‘I have come to die for your sins,’ Jesus told a stooped figure passing him on the road. ‘Then what am I to die for?’ the old man asked. Jesus took a small notebook from his pocket and copied the question. ‘If I may have your name and address” he said, “an answer will be sent to you.’
–– A. J. Langguth, Jesus Christs
Everyone wanted to pour his wine, to sit near him at the table.
Me too. Until he was dead.
Then he was with me all the time.
–– Marie Howe, “The Teacher”
Jesus Christs, A. J. Langguth’s little-known novel published in 1968, imagines Jesus turning up in a wide variety of situations both ancient and modern. In a series of short narratives, he’s a schoolboy, a prisoner, a Vietnamese soldier, a talk-show host, a priest, a prophet, and a host of other characters. Not limited to his biblical incarnation as a first-century Jew, he exists as a recurring phenomenon with an innate awareness, if not always complete understanding, of his unique nature and demanding vocation. Despite being thrown into a new time and place every page or two, the multiple Jesuses retain a semblance of self-recognition within the flux of ceaseless improvisation. But over the course of the novel, the struggles and hopes of all those Jesus Christs begin to seem indistinguishable from our own.
Langguth’s pluralizing of Jesus explores Gerard Manley Hopkins’ premise that “Christ plays in ten thousand places,” wearing many faces, as if the Incarnation were not a singular event but a series of experiments––not only in the range of human possibilities, but in the very feasibliity of translating divinity into the syntax of creaturely dilemmas. Some of these experiments fail in sad or funny ways, but the ongoing repetition of the attempt suggests that there may be something––or Some One––whose desire for human flourishing remains eternally persistent.

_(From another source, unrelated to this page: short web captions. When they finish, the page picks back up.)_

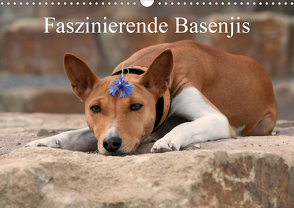 Faszinierende Basenjis (Wandkalender 2021 DIN A3 quer) von Joswig,  Angelika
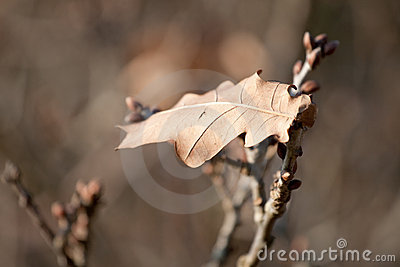Lonely oak leaf in late autumn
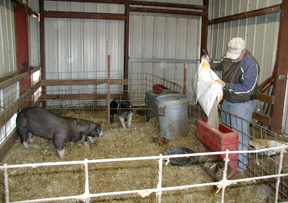 Swine Facilities at the University Farm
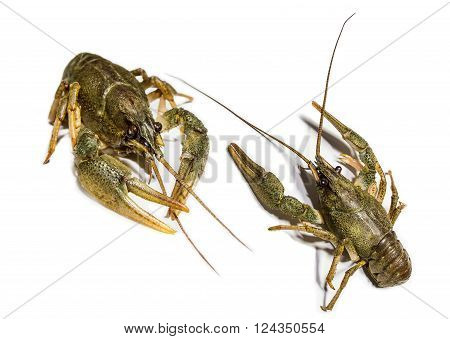 Collage of two alive river crawfish on white background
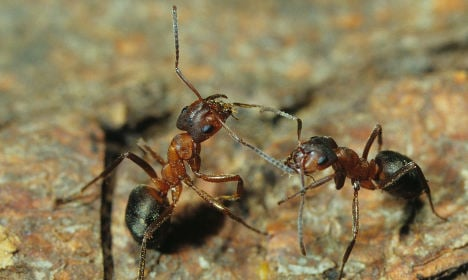 'Contract killer' ants provoke others to attack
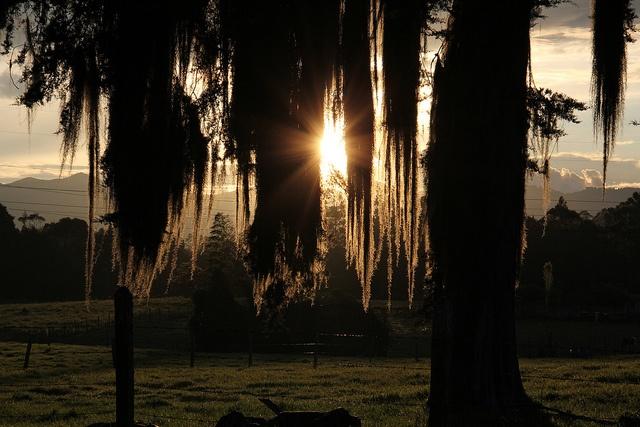 sol occidental by Alejo, en Vespa, via Flickr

Langguth’s quirky novel first appeared when I was a young seminarian immersed in biblical studies, and it had a lasting impact on the way I think about both the representations and the manifestations of the living––that is to say, ever-recurring––Jesus. The One who changes everything keeps coming again and again, and “the holy gospel according to us” not only reframes the way we understand our own stories, but the way we re-read the original biblical texts. Jesus lives, and so does Scripture, and the thing about living things is, they can’t be pinned down or dissected into fixed and final meanings. They keep surprising us with new revelations.
All this came to mind when I discovered, during Easter Week, Marie Howe’s Magdalene, a luminous and moving collection of poems in which two biblical figures, Mary Magdalene and Jesus, assume new identities in the deeply felt narratives and perceptions of a contemporary woman.
When the sixth-century Pope Gregory the Great conflated Mary Magdalene with the anonymous woman taken in adultery and the weeping sinner whose tears bathed the feet of her Lord, Magdalene became a compelling archetype for the forgiven sinner. The haggard penitent carved from a tree trunk by Donatello is famous for its rigorous rejection of idealized beauty. Both vanity and earthly delight have been stripped away. But this was an exception. Most depictions of Magdalene retain a robust sensuality, like the close-up of Joanne Dru’s tear-stained face, gazing up at her Savior in my father’s 1954 Jesus film, Day of Triumph. Her riveting Technicolor image made a lasting impression on my ten-year-old self.
Through the long centuries of male-dominated biblical storytelling, the conflated Magdalene figure was typecast as a fallen women tainted by her erotic past. These days she is more accurately understood as an important disciple and primary witness to the Resurrection. But Howe, in voicing the complexity of feminine experience, candidly embraces the Magdalene tradition’s erotic themes while attaching new ones––particularly motherhood––as well. Instead of sticking to the original gospel scripts, she claims the authority of personal experience. “That’s what the story says, but that’s not what he told me,” insists the speaker of these poems.[i]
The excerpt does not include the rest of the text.